* _Requirements_
Format the lines from the one containing "Of the things" through the one containing "Answer: the forested" as a Markdown table with the columns Row and Line. Number each line in Row, put its text in Line, and leave out blank lines.

-*-

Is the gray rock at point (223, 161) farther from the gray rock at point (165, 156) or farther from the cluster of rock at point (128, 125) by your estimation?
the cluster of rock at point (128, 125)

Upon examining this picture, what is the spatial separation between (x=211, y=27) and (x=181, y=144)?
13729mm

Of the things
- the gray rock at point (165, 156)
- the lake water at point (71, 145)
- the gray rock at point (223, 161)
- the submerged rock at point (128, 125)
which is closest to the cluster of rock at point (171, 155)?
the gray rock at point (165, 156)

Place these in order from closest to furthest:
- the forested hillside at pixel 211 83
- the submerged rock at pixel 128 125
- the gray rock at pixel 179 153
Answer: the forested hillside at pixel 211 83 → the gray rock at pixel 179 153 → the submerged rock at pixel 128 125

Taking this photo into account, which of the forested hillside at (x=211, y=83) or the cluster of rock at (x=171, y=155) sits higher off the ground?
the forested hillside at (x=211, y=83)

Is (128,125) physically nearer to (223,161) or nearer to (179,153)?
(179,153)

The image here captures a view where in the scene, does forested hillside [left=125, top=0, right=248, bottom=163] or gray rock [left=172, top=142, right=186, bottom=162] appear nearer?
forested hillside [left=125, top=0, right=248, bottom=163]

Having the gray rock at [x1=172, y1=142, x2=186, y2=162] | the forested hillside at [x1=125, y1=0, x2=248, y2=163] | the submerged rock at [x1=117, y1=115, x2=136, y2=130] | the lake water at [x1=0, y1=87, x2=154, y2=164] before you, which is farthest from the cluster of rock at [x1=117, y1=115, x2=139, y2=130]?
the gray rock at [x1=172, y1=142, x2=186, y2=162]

-*-

* _Completed exercise_
| Row | Line |
|---|---|
| 1 | Of the things |
| 2 | - the gray rock at point (165, 156) |
| 3 | - the lake water at point (71, 145) |
| 4 | - the gray rock at point (223, 161) |
| 5 | - the submerged rock at point (128, 125) |
| 6 | which is closest to the cluster of rock at point (171, 155)? |
| 7 | the gray rock at point (165, 156) |
| 8 | Place these in order from closest to furthest: |
| 9 | - the forested hillside at pixel 211 83 |
| 10 | - the submerged rock at pixel 128 125 |
| 11 | - the gray rock at pixel 179 153 |
| 12 | Answer: the forested hillside at pixel 211 83 → the gray rock at pixel 179 153 → the submerged rock at pixel 128 125 |